**Request:** Output the lines below verbatim, leaving out the pictures.

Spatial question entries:
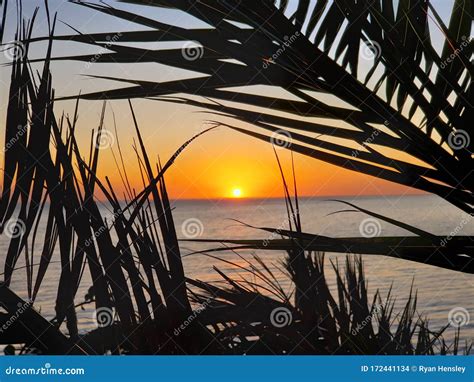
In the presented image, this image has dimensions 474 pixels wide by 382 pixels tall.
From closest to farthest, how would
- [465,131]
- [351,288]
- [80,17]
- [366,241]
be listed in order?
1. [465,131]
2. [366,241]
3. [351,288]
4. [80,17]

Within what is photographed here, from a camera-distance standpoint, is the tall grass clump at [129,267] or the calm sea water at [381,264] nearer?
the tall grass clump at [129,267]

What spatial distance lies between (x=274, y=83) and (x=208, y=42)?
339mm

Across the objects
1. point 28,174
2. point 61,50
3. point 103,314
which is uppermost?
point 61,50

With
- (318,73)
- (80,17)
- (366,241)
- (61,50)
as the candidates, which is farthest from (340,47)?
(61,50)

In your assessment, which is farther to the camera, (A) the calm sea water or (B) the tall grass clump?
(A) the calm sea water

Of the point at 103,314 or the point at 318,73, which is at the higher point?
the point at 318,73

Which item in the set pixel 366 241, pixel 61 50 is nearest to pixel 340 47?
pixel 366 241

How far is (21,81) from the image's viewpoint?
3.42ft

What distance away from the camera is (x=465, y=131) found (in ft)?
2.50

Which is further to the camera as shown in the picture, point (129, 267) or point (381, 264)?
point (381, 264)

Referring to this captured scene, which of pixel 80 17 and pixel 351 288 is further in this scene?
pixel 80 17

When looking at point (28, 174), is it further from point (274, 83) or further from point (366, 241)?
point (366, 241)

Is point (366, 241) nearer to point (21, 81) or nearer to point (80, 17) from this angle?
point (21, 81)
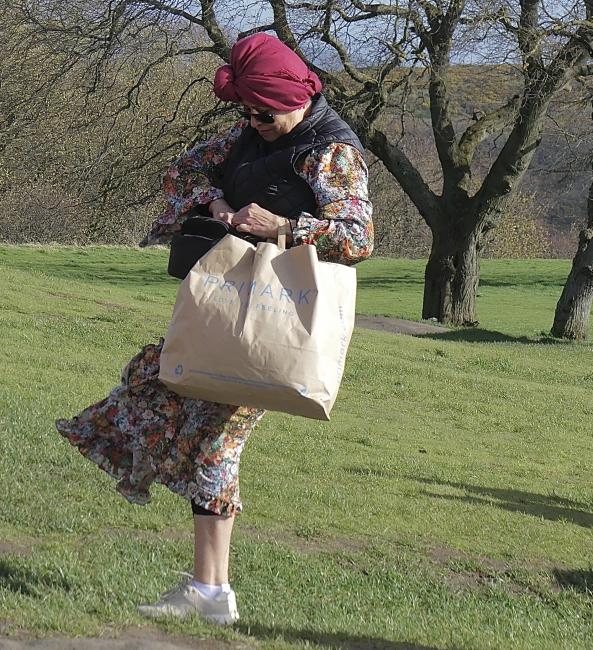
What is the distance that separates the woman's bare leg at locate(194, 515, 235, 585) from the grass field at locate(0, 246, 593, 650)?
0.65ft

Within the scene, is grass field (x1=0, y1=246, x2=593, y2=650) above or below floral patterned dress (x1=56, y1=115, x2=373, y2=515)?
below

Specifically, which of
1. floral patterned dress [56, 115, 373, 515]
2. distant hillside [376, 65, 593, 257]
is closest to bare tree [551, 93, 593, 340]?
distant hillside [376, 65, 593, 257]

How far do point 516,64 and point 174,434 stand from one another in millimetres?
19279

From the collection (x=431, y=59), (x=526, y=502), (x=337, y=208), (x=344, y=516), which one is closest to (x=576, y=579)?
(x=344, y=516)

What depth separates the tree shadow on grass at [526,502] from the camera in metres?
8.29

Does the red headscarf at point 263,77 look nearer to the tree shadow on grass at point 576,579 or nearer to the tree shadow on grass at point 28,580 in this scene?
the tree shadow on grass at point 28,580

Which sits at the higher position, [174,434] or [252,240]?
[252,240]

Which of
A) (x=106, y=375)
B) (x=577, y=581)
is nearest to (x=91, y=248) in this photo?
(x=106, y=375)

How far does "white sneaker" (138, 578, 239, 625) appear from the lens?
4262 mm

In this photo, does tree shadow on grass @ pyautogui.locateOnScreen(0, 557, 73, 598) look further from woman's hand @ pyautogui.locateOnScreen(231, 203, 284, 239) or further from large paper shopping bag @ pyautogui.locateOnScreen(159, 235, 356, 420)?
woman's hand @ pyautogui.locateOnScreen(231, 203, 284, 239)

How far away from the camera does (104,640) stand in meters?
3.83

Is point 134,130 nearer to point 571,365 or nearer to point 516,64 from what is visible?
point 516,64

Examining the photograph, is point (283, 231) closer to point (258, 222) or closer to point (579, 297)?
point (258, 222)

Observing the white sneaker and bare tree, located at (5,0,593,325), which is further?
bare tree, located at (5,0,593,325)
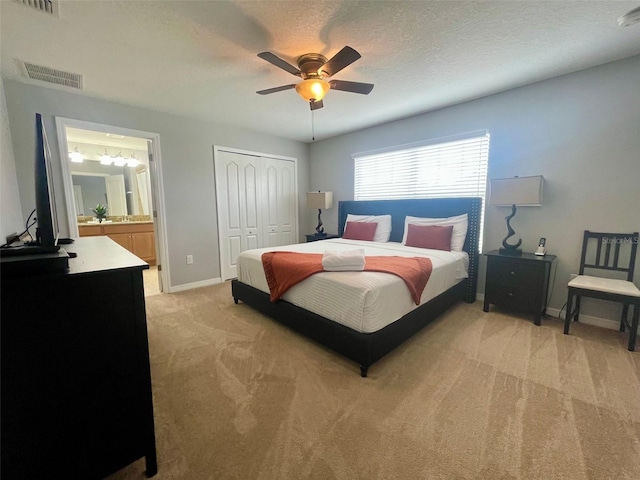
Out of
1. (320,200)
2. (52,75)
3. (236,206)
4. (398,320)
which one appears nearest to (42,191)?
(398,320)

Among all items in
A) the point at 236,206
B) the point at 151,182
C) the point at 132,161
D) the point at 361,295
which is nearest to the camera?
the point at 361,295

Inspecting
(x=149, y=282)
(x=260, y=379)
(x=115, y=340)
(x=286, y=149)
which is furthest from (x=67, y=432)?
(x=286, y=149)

**Expected output:**
In the presented image, this image has dimensions 474 pixels wide by 382 pixels tall.
From closest to farthest, how would
- [465,131]
- [351,288]
- [80,17]
- [366,241]
be listed in order?
1. [465,131]
2. [366,241]
3. [351,288]
4. [80,17]

Within what is photographed here, from a camera-distance standpoint, is the tall grass clump at [129,267] or the calm sea water at [381,264] nearer?
the tall grass clump at [129,267]

What spatial distance lies between (x=274, y=83) and (x=208, y=42)?
339mm

Across the objects
1. point 28,174
2. point 61,50
3. point 103,314
which is uppermost?
point 61,50

With
- (318,73)
- (80,17)
- (366,241)
- (61,50)
as the candidates, which is farthest from (340,47)?
(61,50)

In your assessment, which is farther to the camera, (A) the calm sea water or (B) the tall grass clump?
(A) the calm sea water

Of the point at 103,314 or the point at 318,73, which is at the higher point?
the point at 318,73

Which item in the set pixel 366 241, pixel 61 50 is nearest to pixel 340 47?
pixel 366 241

How far is (21,81) from the image's viewpoint?
3.42ft

What distance away from the camera is (x=465, y=131) found (in ft)?
2.50

Which is further to the camera as shown in the picture, point (129, 267) or point (381, 264)?
point (381, 264)

Referring to this captured scene, which of pixel 80 17 and pixel 351 288 is further in this scene?
pixel 80 17

When looking at point (28, 174), is it further from point (274, 83) or further from point (366, 241)?
point (366, 241)

Is point (366, 241) nearer to point (21, 81) or nearer to point (80, 17) from this angle?
point (21, 81)
What is the distance that separates the woman's bare leg at locate(194, 515, 235, 585) from the grass field at locate(0, 246, 593, 650)?
0.65ft

Within the scene, is grass field (x1=0, y1=246, x2=593, y2=650) above or below floral patterned dress (x1=56, y1=115, x2=373, y2=515)?
below

Specifically, which of
1. floral patterned dress [56, 115, 373, 515]
2. distant hillside [376, 65, 593, 257]
is closest to bare tree [551, 93, 593, 340]?
distant hillside [376, 65, 593, 257]

How far do point 516,64 and point 174,434 stand from one another in millimetres?
19279

From the collection (x=431, y=59), (x=526, y=502), (x=337, y=208), (x=344, y=516), which one is closest to (x=576, y=579)?
(x=344, y=516)

What depth separates the tree shadow on grass at [526,502] from the camera in metres?
8.29

Does the red headscarf at point 263,77 look nearer to the tree shadow on grass at point 576,579 or nearer to the tree shadow on grass at point 28,580 in this scene?
the tree shadow on grass at point 28,580

Which sits at the higher position, [174,434] or [252,240]?
[252,240]

Which of
A) (x=106, y=375)
B) (x=577, y=581)
is nearest to (x=91, y=248) in this photo?
(x=106, y=375)

How far does "white sneaker" (138, 578, 239, 625) appear from the lens?
4262 mm

In this photo, does tree shadow on grass @ pyautogui.locateOnScreen(0, 557, 73, 598) look further from woman's hand @ pyautogui.locateOnScreen(231, 203, 284, 239) or further from large paper shopping bag @ pyautogui.locateOnScreen(159, 235, 356, 420)?
woman's hand @ pyautogui.locateOnScreen(231, 203, 284, 239)

How far away from the camera does (104,640) stand in meters?
3.83

Is point 134,130 nearer to point 571,365 or nearer to point 516,64 from what is visible?
point 516,64

Examining the photograph, is point (283, 231) closer to point (258, 222) or closer to point (579, 297)?
point (258, 222)

Observing the white sneaker and bare tree, located at (5,0,593,325), which is further?
bare tree, located at (5,0,593,325)
Out of
1. (320,200)
2. (52,75)
3. (236,206)
4. (398,320)
which one appears nearest to (42,191)?
(398,320)

Among all items in
A) the point at 236,206
B) the point at 151,182
C) the point at 132,161
D) the point at 361,295
which is nearest to the camera?
the point at 361,295

Inspecting
(x=149, y=282)
(x=260, y=379)
(x=115, y=340)
(x=286, y=149)
which is furthest from (x=67, y=432)?
(x=286, y=149)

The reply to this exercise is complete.